Dans la partie septentrionale de l'Asie, l'île de Taïwan héberge à elle seule 53 % du marché mondial des semi-conducteurs, les principaux fabricants TSMC, UMC et Samsung y ayant installé leurs usines. Le pays connaît sa pire sécheresse depuis un demi-siècle, laquelle a causé la mise à l'arrêt de certaines usines et ce, malgré les efforts de réaffectation mis en place. Néanmoins, malgré la sécheresse et l'épidémie de COVID-19, Taïwan continue d'engranger des recettes économiques grâce à la demande de semi-conducteurs et de composants électroniques, qui a atteint un record historique en mai et juin. Bien que cette forte demande revête des aspects positifs, certains fabricants comme Macronix parviennent difficilement à suivre le rythme. Macronix a temporairement fermé l'une de ses usines taïwanaises pour cause de COVID-19, ce qui a retardé toutes les livraisons prévues aux mois de juin et juillet. Les délais de livraison sont passés de 18 à 24 semaines et les prix des circuits intégrés Macronix devraient subir une hausse de 18 à 40 % au troisième trimestre.

L'Europe occidentale subit une dévastation similaire, à laquelle s'ajoutent des pluies torrentielles et des inondations qui perturbent les chaînes d'approvisionnement.

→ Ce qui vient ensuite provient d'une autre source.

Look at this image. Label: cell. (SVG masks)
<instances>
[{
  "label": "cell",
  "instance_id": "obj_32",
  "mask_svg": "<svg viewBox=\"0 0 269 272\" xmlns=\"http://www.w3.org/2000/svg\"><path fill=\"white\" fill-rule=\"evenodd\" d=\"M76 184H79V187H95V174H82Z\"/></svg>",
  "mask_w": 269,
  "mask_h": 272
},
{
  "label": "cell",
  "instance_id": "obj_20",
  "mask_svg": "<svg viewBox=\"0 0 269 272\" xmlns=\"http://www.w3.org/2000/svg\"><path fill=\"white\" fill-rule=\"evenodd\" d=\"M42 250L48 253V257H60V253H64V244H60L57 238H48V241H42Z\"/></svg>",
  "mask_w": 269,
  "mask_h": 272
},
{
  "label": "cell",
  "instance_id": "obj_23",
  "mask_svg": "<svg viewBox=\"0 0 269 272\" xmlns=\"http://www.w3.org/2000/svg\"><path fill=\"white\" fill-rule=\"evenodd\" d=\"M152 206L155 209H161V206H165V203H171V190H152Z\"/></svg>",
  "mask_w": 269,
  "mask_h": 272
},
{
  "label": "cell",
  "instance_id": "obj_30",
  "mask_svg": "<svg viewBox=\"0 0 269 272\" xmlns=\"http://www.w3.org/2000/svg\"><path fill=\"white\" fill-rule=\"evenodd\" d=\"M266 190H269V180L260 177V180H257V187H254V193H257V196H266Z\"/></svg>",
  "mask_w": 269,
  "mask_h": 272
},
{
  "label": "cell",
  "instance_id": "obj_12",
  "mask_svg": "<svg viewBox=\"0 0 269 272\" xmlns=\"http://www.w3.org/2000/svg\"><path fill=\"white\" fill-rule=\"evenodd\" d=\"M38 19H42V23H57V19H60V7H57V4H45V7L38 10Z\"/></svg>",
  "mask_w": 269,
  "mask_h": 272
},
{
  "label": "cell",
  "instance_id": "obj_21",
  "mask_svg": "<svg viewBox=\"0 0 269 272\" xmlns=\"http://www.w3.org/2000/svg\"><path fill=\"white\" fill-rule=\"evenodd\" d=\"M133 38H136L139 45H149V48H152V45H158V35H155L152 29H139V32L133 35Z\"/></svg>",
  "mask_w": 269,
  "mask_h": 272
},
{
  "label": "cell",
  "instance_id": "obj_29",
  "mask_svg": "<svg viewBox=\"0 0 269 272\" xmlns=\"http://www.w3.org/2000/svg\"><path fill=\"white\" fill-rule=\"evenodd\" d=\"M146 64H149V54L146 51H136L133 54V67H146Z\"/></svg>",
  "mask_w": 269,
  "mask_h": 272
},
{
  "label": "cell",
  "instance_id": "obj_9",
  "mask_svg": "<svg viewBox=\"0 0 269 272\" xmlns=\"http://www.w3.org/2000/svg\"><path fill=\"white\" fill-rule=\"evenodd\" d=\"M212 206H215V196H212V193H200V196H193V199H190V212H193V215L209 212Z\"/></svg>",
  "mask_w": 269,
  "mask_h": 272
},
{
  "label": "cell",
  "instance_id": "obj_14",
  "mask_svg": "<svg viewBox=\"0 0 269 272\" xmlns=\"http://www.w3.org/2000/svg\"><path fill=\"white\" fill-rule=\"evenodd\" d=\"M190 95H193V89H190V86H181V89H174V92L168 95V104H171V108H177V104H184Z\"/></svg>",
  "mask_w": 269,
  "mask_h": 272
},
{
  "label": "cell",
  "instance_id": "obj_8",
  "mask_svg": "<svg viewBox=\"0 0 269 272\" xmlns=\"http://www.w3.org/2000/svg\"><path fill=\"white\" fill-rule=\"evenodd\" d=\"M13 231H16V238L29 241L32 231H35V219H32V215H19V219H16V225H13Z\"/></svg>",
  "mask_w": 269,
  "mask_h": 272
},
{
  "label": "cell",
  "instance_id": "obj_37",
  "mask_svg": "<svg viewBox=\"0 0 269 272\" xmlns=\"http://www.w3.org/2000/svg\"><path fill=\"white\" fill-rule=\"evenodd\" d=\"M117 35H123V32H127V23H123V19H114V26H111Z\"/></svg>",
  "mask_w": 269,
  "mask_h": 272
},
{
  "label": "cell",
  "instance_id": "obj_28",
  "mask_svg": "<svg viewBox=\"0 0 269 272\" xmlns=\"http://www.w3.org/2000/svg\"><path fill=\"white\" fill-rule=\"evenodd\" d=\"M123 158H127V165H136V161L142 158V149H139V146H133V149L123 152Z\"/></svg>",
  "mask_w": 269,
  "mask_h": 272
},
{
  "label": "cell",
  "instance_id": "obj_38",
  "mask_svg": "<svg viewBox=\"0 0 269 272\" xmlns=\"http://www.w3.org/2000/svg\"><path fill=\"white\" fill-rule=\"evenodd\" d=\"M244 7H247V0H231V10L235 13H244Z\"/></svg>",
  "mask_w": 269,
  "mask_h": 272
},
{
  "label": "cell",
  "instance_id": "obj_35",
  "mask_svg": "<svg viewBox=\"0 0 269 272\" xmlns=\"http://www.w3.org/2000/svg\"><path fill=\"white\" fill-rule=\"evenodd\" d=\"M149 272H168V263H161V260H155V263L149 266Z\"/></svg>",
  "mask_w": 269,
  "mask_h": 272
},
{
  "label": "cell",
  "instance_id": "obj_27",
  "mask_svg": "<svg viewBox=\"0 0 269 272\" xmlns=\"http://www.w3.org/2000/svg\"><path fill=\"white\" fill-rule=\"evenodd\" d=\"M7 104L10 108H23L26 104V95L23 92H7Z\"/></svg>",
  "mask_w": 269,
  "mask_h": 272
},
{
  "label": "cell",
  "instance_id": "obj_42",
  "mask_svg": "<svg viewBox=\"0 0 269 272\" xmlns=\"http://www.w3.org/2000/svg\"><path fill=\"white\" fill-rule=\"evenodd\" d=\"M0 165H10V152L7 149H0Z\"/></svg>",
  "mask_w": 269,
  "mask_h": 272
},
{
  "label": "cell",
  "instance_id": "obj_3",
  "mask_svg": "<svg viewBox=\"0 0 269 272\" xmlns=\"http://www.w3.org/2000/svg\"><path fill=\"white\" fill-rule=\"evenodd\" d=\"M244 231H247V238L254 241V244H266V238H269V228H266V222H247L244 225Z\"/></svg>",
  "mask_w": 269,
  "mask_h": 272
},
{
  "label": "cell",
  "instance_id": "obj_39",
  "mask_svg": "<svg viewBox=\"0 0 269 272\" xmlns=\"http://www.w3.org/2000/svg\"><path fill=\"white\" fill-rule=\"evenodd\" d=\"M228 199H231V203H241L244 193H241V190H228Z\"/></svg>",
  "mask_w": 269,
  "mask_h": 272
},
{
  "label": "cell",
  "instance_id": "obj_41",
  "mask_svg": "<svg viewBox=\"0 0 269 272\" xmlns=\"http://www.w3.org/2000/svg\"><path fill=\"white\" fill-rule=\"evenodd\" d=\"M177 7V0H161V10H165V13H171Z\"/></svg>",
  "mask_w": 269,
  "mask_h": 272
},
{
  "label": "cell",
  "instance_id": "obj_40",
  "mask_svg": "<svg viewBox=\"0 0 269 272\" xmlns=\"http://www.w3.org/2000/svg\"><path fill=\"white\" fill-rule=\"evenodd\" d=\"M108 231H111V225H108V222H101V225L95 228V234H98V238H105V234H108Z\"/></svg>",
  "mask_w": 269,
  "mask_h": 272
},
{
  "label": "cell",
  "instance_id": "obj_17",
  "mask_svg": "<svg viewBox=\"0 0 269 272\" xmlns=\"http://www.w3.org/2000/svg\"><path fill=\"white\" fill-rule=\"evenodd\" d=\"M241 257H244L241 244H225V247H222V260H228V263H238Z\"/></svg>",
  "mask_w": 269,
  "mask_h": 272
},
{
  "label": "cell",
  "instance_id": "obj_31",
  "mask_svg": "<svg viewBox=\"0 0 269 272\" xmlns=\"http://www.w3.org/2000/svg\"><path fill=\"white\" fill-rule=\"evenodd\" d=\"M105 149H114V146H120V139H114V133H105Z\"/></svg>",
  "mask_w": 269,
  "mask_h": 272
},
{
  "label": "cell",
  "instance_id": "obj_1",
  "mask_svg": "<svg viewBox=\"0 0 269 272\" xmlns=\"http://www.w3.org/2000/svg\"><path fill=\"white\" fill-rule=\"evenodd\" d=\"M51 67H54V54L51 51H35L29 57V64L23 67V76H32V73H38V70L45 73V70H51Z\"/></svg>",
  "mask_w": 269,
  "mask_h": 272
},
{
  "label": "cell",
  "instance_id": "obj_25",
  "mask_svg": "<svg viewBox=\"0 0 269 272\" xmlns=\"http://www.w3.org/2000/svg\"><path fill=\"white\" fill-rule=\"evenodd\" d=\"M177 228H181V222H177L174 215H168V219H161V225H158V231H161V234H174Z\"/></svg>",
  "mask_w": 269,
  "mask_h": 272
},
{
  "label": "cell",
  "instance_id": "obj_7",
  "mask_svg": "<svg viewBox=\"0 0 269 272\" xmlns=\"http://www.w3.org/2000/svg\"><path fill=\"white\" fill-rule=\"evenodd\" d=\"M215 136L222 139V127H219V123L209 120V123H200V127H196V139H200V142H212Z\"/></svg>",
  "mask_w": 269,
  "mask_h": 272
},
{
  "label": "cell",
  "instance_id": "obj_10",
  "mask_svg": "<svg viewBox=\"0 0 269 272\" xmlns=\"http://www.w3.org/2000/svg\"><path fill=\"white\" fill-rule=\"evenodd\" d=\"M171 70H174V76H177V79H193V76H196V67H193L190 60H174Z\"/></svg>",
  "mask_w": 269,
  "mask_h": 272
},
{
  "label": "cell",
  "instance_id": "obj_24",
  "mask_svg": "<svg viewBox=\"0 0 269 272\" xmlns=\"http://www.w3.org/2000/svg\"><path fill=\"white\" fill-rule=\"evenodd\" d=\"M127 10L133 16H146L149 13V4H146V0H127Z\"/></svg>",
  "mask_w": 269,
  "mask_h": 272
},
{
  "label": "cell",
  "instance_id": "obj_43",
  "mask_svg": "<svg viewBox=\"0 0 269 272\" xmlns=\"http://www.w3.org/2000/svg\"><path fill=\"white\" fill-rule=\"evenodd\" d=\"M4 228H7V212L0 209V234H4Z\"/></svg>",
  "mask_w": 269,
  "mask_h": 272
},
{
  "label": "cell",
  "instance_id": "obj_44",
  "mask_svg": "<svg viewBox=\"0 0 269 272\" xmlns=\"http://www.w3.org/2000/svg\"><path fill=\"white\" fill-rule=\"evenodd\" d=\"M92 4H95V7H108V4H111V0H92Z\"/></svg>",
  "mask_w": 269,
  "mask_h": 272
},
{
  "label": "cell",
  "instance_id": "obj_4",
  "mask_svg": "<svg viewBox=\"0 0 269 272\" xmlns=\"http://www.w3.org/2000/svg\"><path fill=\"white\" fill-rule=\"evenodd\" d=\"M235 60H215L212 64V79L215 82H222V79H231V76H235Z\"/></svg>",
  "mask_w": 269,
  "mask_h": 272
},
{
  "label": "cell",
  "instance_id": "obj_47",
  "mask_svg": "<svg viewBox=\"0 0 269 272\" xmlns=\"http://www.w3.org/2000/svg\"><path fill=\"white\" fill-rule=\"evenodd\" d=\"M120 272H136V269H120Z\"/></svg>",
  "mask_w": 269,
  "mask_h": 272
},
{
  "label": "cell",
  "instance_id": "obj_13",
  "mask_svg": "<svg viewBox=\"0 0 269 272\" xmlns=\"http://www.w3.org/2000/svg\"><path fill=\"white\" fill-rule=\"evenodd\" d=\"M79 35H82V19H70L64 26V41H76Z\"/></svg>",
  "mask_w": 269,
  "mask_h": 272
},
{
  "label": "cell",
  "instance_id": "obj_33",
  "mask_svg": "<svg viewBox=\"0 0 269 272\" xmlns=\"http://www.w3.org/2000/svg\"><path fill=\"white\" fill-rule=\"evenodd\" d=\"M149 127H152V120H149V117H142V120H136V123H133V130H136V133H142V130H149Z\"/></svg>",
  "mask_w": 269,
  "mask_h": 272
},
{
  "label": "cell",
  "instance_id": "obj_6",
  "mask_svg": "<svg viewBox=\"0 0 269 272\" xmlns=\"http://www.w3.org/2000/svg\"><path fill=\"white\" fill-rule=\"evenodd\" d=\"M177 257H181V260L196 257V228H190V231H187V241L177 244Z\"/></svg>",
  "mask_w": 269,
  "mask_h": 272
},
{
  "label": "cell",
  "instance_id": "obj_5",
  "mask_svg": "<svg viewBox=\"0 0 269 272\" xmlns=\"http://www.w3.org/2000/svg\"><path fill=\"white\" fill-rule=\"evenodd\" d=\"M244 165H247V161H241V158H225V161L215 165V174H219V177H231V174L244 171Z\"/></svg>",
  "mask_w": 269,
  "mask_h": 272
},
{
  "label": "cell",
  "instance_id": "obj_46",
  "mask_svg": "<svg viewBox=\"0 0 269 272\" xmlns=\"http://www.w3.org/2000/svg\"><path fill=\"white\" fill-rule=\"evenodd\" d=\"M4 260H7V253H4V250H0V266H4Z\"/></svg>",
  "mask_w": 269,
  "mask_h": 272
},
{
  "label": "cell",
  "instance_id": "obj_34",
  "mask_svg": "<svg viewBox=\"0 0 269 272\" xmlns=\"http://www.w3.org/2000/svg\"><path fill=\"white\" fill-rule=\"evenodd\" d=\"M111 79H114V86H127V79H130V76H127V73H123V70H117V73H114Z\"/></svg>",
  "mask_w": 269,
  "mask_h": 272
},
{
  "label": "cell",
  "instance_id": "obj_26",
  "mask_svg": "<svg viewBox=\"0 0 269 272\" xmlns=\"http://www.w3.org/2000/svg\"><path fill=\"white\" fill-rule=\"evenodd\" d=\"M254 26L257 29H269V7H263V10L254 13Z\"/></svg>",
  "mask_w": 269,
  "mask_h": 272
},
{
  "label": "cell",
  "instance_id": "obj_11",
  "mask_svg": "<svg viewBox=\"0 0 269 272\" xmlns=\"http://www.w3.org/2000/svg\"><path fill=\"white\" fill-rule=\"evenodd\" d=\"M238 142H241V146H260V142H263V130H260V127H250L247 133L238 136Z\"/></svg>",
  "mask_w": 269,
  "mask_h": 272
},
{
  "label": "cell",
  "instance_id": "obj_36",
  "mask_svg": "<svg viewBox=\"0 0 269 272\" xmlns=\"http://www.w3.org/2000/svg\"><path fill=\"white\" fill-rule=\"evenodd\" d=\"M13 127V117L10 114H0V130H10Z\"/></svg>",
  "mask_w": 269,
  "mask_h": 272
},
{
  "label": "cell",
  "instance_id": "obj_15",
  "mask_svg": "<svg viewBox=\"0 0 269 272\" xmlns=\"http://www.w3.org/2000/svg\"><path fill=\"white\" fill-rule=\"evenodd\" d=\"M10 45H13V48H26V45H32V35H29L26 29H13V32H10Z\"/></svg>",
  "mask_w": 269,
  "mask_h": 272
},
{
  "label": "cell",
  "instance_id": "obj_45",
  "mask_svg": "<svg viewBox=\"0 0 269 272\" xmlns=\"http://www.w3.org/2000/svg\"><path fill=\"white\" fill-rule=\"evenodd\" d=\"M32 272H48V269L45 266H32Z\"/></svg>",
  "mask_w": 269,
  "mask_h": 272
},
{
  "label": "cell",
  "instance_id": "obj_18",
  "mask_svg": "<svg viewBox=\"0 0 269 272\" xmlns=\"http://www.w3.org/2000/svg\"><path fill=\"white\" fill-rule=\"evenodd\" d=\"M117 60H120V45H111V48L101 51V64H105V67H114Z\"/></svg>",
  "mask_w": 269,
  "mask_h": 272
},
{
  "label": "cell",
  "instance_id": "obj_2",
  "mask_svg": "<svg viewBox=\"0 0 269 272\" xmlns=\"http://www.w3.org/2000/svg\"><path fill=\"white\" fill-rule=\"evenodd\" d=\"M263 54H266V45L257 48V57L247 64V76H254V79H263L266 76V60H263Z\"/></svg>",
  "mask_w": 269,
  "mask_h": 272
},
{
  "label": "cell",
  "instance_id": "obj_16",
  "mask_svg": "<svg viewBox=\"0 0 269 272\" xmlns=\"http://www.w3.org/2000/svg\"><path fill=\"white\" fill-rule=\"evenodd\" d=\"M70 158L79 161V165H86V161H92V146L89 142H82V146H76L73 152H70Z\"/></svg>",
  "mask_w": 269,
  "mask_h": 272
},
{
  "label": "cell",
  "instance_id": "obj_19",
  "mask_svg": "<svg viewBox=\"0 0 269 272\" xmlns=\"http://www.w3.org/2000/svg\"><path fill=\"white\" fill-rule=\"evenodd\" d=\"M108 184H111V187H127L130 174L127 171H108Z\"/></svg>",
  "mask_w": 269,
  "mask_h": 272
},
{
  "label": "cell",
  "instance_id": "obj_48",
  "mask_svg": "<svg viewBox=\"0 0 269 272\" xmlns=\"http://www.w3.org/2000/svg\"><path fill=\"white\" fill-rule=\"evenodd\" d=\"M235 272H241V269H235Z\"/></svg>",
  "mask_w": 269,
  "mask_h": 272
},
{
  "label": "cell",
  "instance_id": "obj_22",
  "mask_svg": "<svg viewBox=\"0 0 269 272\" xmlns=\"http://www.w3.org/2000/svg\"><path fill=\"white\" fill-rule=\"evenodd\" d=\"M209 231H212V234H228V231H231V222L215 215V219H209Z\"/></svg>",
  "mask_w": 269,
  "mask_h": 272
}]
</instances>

Les importantes inondations qui ont touché l'Allemagne, la Belgique, la Suisse, le Luxembourg et les Pays-Bas ont également eu des répercussions sur le négoce de diverses marchandises, les pays tentant de se remettre des dégâts considérables subis. La destruction de certaines parties du réseau ferroviaire est appelée à causer des retards dans l'acheminement des cargaisons, avec des conséquences sur le commerce dans divers secteurs, dont l'industrie automobile. Les constructeurs connaissent déjà de sévères tensions de leurs approvisionnements du fait de la pénurie mondiale de semi-conducteurs.

L'ampleur des problèmes qui affectent la chaîne d'approvisionnement mondiale laisse présager un dénouement incertain des difficultés actuellement rencontrées par les fabricants de semi-conducteurs. Alors que les entreprises et les fabricants se projettent déjà en 2022, le comportement du marché et les événements qui ont perturbé les chaînes d'approvisionnement ces derniers mois laissent présager un itinéraire parsemé d'embûches.